Cohen's dead-on. I never had any kind of guidance from other males. It was as if you were supposed to just "know" what a man was.

However, plenty of people told me what a man "wasn't," and unfortunately, most of those qualities were ones I seemed to have more than my fair share of. Don't by empathetic or kind to others, don't be introspective, don't care about spiritual or artistic things--on and on. I'm not trying to boast but that was my reality. I certainly didn't fit what my culture called a "man."

But I wasn't impressed with the picture of men I was shown--cocky, careless, aggressive and proud to be ignorant of anything but gadgets, guns and girls.

It was my spiritual path that kept me sane. It also opened up ways for me to be intimate with others on a spiritual level. Oddly, i was never "terrified" of such intimacy, as Cohen describes. And as a gay man, i was never terrified of the physical intimacy either. When i discovered that, it felt like the most natural thing in the world.
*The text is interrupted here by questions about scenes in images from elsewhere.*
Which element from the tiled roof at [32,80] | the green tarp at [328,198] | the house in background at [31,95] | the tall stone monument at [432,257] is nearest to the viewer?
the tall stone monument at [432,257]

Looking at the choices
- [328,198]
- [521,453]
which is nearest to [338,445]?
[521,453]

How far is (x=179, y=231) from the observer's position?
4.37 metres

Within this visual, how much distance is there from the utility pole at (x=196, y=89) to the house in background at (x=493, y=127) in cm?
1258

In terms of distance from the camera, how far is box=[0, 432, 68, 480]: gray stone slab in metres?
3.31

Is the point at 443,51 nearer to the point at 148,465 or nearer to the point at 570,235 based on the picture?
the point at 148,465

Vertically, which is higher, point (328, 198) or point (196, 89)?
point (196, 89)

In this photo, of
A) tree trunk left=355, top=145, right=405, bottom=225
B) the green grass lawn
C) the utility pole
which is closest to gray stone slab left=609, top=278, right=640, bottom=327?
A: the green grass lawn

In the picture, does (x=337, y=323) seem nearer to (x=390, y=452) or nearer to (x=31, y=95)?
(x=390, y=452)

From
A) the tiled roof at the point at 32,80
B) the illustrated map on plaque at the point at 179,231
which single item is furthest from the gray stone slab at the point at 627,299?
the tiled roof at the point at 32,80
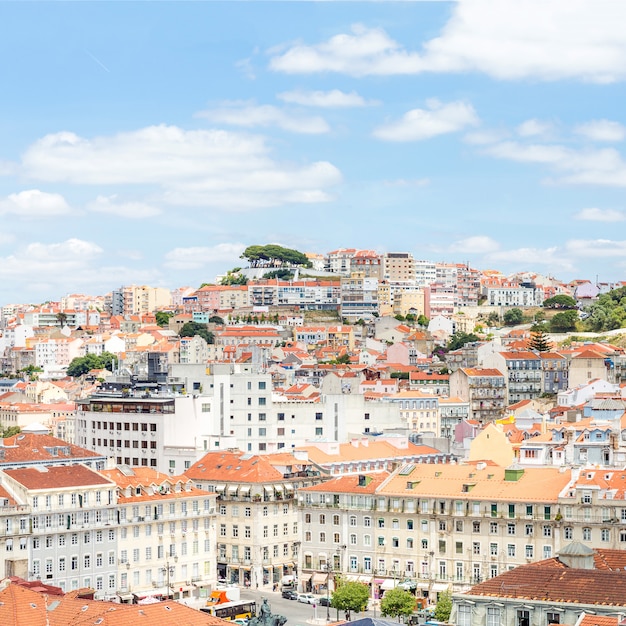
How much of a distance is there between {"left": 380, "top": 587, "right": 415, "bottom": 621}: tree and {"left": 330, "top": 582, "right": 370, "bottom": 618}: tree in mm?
1399

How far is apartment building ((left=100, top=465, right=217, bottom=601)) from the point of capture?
79562 mm

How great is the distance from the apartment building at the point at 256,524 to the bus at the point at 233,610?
10.8 m

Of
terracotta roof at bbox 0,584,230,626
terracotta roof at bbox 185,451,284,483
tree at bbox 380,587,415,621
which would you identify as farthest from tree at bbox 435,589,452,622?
terracotta roof at bbox 185,451,284,483

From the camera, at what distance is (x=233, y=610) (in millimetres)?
73500

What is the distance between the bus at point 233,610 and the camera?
7219 centimetres

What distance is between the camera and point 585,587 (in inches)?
1892

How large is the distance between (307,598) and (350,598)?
25.7 feet

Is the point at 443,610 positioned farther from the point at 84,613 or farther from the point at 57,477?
the point at 57,477

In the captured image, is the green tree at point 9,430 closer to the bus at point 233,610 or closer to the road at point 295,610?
the road at point 295,610

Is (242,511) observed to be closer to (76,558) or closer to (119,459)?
(76,558)

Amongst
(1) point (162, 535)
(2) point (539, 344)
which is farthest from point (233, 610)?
(2) point (539, 344)

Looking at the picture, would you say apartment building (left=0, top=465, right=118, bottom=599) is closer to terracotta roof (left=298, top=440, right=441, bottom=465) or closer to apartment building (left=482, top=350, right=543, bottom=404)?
terracotta roof (left=298, top=440, right=441, bottom=465)

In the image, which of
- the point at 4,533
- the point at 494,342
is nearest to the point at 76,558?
the point at 4,533

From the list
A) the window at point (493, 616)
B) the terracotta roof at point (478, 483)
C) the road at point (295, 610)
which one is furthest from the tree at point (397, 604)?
the window at point (493, 616)
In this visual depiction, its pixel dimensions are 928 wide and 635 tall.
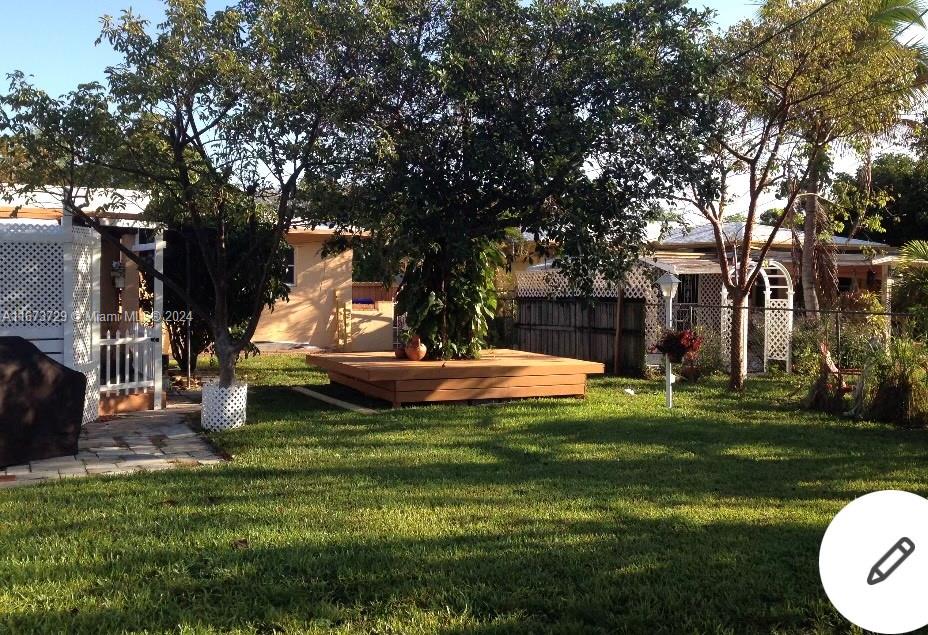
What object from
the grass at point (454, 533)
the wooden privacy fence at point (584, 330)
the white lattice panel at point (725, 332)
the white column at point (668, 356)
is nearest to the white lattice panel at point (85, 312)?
the grass at point (454, 533)

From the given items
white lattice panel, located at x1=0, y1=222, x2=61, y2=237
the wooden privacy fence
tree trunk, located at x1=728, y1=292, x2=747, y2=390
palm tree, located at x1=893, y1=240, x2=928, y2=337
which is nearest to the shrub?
palm tree, located at x1=893, y1=240, x2=928, y2=337

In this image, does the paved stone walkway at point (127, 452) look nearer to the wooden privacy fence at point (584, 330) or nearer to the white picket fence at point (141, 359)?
the white picket fence at point (141, 359)

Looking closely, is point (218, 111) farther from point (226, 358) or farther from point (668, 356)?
point (668, 356)

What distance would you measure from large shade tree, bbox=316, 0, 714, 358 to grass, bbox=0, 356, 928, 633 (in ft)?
7.77

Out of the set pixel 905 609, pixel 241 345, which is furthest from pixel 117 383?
pixel 905 609

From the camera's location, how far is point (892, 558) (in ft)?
7.51

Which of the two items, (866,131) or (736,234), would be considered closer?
(866,131)

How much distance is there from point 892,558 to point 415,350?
33.8 ft

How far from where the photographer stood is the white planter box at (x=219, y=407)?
9.41 m

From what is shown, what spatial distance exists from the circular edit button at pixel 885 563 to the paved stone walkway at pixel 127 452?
642 centimetres

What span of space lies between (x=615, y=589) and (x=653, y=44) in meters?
6.50

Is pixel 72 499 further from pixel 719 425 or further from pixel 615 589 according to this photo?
pixel 719 425

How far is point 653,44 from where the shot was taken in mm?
9047

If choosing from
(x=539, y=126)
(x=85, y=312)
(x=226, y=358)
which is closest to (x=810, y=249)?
(x=539, y=126)
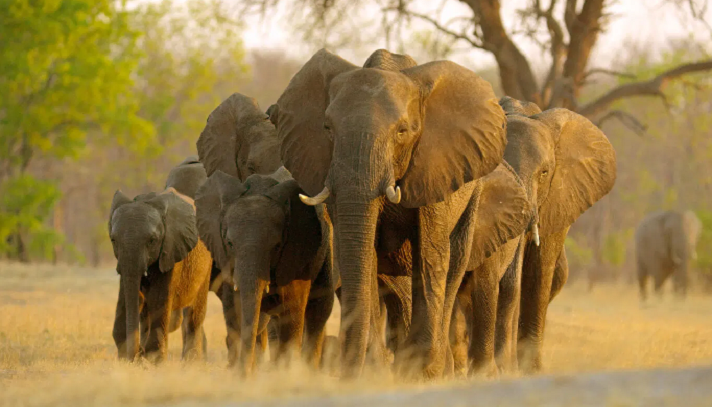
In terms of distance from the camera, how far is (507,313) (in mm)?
9031

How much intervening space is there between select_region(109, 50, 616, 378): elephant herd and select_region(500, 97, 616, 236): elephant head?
0.05 ft

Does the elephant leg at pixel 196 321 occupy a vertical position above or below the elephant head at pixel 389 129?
below

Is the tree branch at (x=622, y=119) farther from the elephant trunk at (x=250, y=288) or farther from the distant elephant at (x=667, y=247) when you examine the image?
the distant elephant at (x=667, y=247)

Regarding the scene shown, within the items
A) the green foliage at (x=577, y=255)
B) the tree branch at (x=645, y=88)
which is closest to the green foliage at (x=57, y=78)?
the green foliage at (x=577, y=255)

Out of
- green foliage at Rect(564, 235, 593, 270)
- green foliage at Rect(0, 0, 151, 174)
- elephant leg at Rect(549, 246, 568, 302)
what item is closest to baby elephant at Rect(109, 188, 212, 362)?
elephant leg at Rect(549, 246, 568, 302)

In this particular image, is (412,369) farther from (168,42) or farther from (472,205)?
(168,42)

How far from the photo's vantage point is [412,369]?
282 inches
I think positive change has to start from a spiritual basis. You can get men to open up in many ways, even change their behavior, but somehow spirituality is still off-limits for many. I think it's because it really reveals deep vulnerabilities and weaknesses, and it takes a true courage that lots of people, men and women, have a hard time expressing in this culture.

WH said...


Thanks for the comments (here and on other posts).

For a long time I thought it was just that my father died when I was 13 that left me w/out any sense of what it means to be a man, but the more I read and blog here, the more I get that many men have grown up without any guidance in this realm.

I agree with you that change must have a spiritual foundation - for me it was Buddhism, but I also see some goods things happening with some of the Christian men's work (though not all of it). I also agree that many men are content to hold the beliefs of their family or friends, w/out an actual practice, which is too bad.

When I was growing up, I foolishly tried to intuit what it meant to be a man from my peers and from the culture - wow, was that f***ked up.

All that is part of why I started this blog, to share some of what I have learned and what others are learning.


Evan said...

My father is a classic western male - identified with his work, litte idea about emotions and relationships. This is not to say that this is without value - willing to put in the work for what he wants, caring for others (through action, not talk) and so on.

I of course rebelled against this.

My guess is that there may be hormonal realities to consider. But the qualities I value (compassion, courage etc) are gender-neutral. It may be that they are done differently by men and women. I don't think we will know until we have lots of people who have freed themselves of their conditioning.

So lets press on to freeing ourselves from our conditioning, we can then find out about the authentically masculine (and feminine) - but we may not care a whole lot about it by then.